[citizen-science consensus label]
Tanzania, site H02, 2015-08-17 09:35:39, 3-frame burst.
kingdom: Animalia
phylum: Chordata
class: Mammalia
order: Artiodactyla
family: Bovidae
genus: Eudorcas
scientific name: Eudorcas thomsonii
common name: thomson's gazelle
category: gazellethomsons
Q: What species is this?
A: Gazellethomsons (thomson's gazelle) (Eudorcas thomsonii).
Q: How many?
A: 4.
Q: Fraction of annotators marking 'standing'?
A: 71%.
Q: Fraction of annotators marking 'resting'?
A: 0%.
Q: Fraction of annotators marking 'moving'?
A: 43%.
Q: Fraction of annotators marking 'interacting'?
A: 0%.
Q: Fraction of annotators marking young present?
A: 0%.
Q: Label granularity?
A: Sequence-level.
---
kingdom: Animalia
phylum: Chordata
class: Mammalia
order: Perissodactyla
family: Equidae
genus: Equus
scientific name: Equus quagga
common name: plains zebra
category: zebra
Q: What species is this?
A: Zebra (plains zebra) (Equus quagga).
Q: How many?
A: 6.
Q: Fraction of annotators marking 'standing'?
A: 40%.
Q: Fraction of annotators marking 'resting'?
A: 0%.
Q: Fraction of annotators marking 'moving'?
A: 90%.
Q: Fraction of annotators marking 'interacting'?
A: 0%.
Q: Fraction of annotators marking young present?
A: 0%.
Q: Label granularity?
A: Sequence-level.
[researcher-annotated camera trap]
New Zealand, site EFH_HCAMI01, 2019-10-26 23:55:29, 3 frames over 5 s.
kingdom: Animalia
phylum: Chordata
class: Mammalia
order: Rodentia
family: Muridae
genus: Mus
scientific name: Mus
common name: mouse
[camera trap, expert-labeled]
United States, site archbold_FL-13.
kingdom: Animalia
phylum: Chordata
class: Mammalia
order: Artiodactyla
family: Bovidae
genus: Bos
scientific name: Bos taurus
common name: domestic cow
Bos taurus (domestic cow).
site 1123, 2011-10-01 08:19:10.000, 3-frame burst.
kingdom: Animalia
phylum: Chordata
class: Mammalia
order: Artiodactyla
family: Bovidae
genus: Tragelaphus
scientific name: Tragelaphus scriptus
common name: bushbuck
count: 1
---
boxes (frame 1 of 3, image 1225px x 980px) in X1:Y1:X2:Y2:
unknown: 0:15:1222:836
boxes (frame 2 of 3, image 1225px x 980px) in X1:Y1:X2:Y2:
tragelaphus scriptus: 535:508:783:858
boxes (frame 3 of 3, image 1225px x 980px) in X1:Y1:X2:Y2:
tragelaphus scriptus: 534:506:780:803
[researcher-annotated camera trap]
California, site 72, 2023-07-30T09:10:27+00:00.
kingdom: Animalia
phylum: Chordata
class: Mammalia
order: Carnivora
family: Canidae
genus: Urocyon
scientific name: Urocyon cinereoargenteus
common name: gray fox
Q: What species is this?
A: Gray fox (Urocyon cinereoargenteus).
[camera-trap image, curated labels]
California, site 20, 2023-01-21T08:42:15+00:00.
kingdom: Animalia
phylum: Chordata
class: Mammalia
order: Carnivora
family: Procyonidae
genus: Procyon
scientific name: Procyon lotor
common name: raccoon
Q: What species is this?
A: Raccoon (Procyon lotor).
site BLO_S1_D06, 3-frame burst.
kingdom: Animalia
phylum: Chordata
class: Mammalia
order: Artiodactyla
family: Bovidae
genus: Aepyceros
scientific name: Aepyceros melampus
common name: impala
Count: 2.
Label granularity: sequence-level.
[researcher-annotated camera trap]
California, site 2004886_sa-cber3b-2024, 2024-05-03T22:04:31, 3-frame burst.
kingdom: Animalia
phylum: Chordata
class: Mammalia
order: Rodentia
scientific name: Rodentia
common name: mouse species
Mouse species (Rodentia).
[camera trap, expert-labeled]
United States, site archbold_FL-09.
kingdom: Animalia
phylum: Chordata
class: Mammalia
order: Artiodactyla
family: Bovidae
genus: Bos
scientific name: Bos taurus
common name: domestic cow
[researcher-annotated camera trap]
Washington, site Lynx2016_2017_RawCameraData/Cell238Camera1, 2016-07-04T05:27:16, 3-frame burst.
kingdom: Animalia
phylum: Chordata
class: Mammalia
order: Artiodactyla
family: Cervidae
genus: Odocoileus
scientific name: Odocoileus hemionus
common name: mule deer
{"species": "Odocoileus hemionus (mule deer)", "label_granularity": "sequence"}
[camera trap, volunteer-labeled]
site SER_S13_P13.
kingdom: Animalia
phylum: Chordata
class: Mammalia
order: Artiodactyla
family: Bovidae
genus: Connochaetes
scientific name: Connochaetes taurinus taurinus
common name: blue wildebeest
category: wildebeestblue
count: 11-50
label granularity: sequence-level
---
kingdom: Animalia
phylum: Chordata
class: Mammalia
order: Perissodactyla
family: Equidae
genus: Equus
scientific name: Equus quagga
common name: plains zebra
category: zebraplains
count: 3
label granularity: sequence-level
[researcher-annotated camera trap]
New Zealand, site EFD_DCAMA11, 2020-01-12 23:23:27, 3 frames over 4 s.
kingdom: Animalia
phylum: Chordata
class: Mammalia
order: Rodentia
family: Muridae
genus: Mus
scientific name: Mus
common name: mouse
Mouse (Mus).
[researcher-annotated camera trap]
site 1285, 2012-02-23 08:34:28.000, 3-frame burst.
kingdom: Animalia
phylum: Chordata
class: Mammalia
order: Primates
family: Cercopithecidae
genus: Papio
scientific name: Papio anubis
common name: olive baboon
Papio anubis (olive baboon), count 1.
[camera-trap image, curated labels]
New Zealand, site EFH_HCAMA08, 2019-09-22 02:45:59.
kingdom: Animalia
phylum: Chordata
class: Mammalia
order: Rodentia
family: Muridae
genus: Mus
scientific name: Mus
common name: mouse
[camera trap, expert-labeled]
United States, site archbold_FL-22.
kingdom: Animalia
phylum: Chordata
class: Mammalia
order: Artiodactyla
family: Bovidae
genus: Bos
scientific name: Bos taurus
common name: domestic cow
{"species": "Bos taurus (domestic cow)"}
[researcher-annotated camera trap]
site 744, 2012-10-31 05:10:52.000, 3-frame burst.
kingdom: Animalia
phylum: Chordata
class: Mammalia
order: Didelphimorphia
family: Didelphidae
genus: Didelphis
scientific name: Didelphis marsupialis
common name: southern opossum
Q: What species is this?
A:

What to do: Each line holding the word "category" must be pulled from the records.

Answer:
category: gazellethomsons
category: zebra
category: wildebeestblue
category: zebraplains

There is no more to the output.